Located at 14300 Old Gunpowder Road in Laurel, Maryland, the course is currently played for as little as $11 a round, with $14 fees on weekends. Besides being affordable, the flattish, straightforward track is easy to get around. All that would change if Artery Development Company and The Ryland Group proceed with their plans, which include converting Gunpowder Golf Club into a championship-caliber track with green fees to match. Ault, Clark and Associates has been hired to do the design.
The companies bought the property from Maryland resident Caleb Gould on a promise that a golf course community would be built. The companies plan to build a public-owned, daily-fee facility as part of a 465-acre residential community. The combined properties, of which Gunpowder is a part and which will be renamed Fairland/Gunpowder Golf Course Community, span both Prince George and Montgomery counties and involve a maze of permits before it comes to fruition. In addition to the course, the developers want to build 516 single- and multi-family residences as part of their project.

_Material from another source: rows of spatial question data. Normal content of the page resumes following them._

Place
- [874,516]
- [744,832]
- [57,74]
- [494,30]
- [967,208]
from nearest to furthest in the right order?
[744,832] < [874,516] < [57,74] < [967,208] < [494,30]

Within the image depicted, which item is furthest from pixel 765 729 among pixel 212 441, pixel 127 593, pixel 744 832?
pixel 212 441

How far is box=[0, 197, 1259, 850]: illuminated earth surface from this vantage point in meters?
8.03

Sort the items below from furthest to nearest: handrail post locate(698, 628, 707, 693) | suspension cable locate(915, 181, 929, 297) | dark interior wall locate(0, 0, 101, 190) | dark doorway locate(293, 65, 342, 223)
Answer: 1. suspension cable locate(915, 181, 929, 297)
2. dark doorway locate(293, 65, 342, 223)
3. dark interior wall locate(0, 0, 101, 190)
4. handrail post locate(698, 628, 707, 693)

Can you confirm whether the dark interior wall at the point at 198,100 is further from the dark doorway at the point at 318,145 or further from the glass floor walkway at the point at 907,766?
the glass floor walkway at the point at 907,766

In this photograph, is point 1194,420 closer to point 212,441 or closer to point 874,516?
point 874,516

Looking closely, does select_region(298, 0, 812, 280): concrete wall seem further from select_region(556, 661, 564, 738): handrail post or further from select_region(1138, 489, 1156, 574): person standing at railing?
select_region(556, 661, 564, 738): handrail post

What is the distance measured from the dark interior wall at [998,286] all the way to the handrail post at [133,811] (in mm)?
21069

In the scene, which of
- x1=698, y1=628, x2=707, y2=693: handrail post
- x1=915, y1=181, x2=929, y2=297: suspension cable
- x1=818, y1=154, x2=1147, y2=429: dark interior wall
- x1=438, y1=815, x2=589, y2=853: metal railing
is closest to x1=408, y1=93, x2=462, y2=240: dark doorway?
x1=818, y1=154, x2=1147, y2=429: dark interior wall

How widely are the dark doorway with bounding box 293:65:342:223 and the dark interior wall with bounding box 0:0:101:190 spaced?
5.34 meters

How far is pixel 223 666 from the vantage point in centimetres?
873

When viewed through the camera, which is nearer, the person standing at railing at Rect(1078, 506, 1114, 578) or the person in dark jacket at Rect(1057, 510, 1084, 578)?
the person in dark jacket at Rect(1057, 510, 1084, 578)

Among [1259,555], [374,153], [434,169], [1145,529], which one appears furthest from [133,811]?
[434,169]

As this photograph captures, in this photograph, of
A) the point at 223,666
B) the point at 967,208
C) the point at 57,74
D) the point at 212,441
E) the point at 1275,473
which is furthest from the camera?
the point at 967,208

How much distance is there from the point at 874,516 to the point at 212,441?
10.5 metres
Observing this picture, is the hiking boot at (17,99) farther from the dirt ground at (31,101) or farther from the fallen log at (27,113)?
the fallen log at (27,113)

The course would still be owned by the Maryland National Capital Park & Planning Commission. Because the course would still be publicly owned, a handful of state legislators entered the fray in support of the seniors. The lawmakers also question how private developers can alter the fee structure of the popular golf course. In response to the legislator’s concern about maintaining "affordable golfing opportunities," Artery and The Ryland Group said they’ll consider reduced fees for senior members when the course reopens.
In addition, the parks commission said it would consider reducing green fees at other commission-owned courses while Gunpowder is being rebuilt. As it stands in early October 2001, further public hearings are scheduled before Gunpowder’s redevelopment plans – and its ulitmate play rates – become final. Cybergolf guesses that Gunpowder’s strong senior golfer contingent, with backing from state officials, will enjoy bargain rates at a handy championship track when it opens for play in spring 2004.